I love my Canon gear, but I found the EM-10 iii to be packed with features I don’t have on my 77d. That’s because The Big Three reserve these features for their mid-range models. I think the EM-10 compares quite favorably to my Canon 77d, and if I had upgraded to the 90d I might still prefer the lighter, less expensive EM-10. . .but not everyone agrees with me. It did not fare well in an online comparison with the 90d, but it is important to note that the 90d is not considered consumer-grade and besides, it benefits from technology that was not around when the EM-10 was introduced in 2017. Even so, in such important areas as detail, sharpness, weight, and value, the EM-10 held its own. See the results of the comparison here:
In a comparison with Canon’s entry-level Rebel T7, the EM-10 iii did much better. In fact, it did very well on everything except sensor size (it’s smaller) and phase detection (it has none). The smaller MFT sensor may be statistically detrimental, but in actual practice it shouldn’t pose much of a problem — unless you crop your photos significantly or you like to print out large images. Besides, sensor size alone doesn’t determine resolution of the image, there are several other factors at play. This issue (and others) are discussed here,
I still prefer my Canon gear for birds in flight. The optical viewfinder has none of the lag that is present on some EVFs, and that takes the guesswork out of action shots. So, what you see in the viewfinder is what you get in the final image. And despite its weight, I can handle the camera-plus-lens fairly well, especially if I get a head start on the bird and correctly anticipate its route. It’s not good for small birds, though — for those, I need to tweak my EM-10 or maybe upgrade to an EM-5 iii. The EM-5 has PDAF as well as contrast points, which enables faster, more precise focus. Unfortunately, the EM-10 has only contrast points, which are great for sunny days but make for drab, flat photos on gray days.

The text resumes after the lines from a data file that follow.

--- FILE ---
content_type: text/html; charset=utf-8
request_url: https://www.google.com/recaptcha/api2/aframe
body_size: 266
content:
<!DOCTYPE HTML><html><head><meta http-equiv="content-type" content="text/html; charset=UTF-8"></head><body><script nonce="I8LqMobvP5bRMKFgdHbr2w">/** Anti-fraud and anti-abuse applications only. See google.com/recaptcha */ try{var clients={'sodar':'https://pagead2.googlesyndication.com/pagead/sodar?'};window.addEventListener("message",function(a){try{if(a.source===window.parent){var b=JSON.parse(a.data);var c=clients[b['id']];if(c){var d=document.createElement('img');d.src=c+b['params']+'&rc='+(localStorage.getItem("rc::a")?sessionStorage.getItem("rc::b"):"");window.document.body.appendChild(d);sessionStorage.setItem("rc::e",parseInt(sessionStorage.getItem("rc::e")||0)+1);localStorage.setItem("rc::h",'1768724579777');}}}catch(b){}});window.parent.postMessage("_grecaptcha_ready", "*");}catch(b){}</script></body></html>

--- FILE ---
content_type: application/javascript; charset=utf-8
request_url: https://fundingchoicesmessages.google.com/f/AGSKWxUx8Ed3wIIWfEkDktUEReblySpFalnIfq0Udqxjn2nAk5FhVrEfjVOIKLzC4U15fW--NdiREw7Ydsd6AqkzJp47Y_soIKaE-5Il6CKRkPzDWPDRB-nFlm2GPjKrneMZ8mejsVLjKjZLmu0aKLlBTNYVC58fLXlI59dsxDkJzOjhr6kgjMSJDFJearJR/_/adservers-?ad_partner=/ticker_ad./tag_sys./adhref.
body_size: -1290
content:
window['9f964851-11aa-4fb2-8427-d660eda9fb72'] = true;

Or, I could use the Panasonic Lumix DMC-GX9, another beginner-grade camera that I received as a bonus when I bought a used lens. It, too, has only CDAF, but it uses a proprietary technology that Panasonic calls DFD (Depth from Defocus). Simply put,
It works by examining two images taken with the focus at different distances and analysing their sharpness so that the camera can determine which way and how far to adjust the lens to get the subject sharp. It all happens very quickly so you’re not aware of anything going on.
You can read more about it here,
where you will also be directed to a review of a more sophisticated camera, Panasonic’s GH5.
The camera I have, the GX9, is not bad at all. It, too, is MFT and is both more and less than the Olympus EM-10. For me, the 20 mp sensor more than makes up for having a tilt screen (rather than one that is fully articulated). And there is no GPS. . .but there isn’t any in the EM-10, either. The GX9 also has that wonderful 5-axis IBIS, but what I really like about this camera is its ability to track flying birds or running foxes — that DFD technology really works!